Here is a simple problem in classical gravitation.

Consider a spherical planet of radius R, and let the radial coordinate r originate from the plant's center. If the density of the planet is ρ from 0 ≤ r < R/2 and ρ/3 from R/2 < r < R, then my work tells me that the maximum force due to gravity inside the planet is at r = R/2, not at r = R as one might expect.

$$0\leq r\leq R/2,\qquad F_G = \frac{Gm\left(\rho \frac{4}{3}\pi r^3\right)}{r^2} = \frac{4\pi}{3}Gm\rho r \\ R/2 \leq r \leq R,\qquad F_G = \frac{Gm\left[ \rho\frac{4\pi}{3}\left(\frac{R}{2} \right)^3 + \frac{\rho}{3}\frac{4\pi}{3} \left( r^3 - \left(\frac{R}{2} \right)^3 \right) \right]}{r^2} = \frac{4\pi}{3}\frac{Gm\rho}{r^2}\left[ \left(\frac{R}{2} \right)^3 + \frac{1}{3}r^3 - \frac{1}{3}\left(\frac{R}{2} \right)^3 \right]$$

My work is above. Is this be correct, that the maximum force due to gravity would be at r = R/2? Thanks for your time!

2. Nov 27, 2012

Staff: Mentor

Neglecting 4pi/3 Gmρ as prefactor:

In the inner part: $F \propto r$
In the outer part: $F \propto (\frac{R}{2})^3/r^2 + 1/3 (r-\frac{R}{2}) = \frac{1}{r^2} ((\frac{R}{2})^3+\frac{1}{3}r^3-\frac{1}{3}(\frac{R}{2})r^2)$

I get a different third term for the force.

$\frac{dF}{dr}=-\frac{R^3}{4r^3} + \frac{1}{3}$ which is 0 at $4r^3=3R^3$, it has a minimum in the less dense region.
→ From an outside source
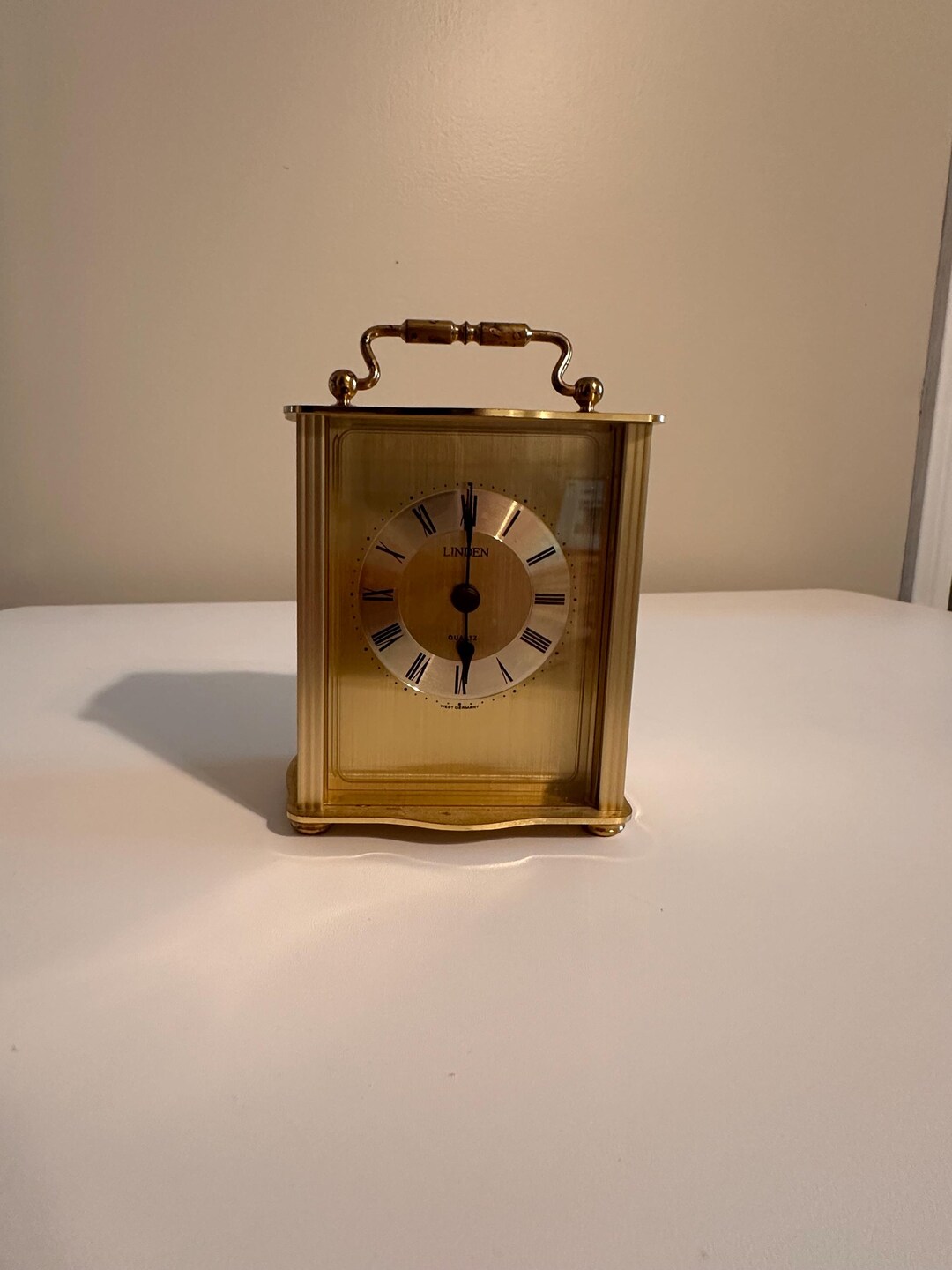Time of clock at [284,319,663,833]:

F(R/2) > F(R), so I can confirm your result.

3. Nov 27, 2012

Undoubtedly0

Thanks mfb. Regarding our difference, I think your third term might be mistaken. If we hollow out the planet from 0 ≤ r < R/2, then the force due to gravity in the domain R/2 ≤ r ≤ R is

$$F_G = \frac{Gm\frac{\rho}{3}}{r^2}\left[ \frac{4\pi}{3}r^3 - \frac{4\pi}{3}\left(\frac{R}{2}\right)^3\right]$$

By the shell theorem, it as if all the volume enclosed is contained in a point at the center. Do you agree?

4. Nov 27, 2012

Staff: Mentor

Oh, you are right.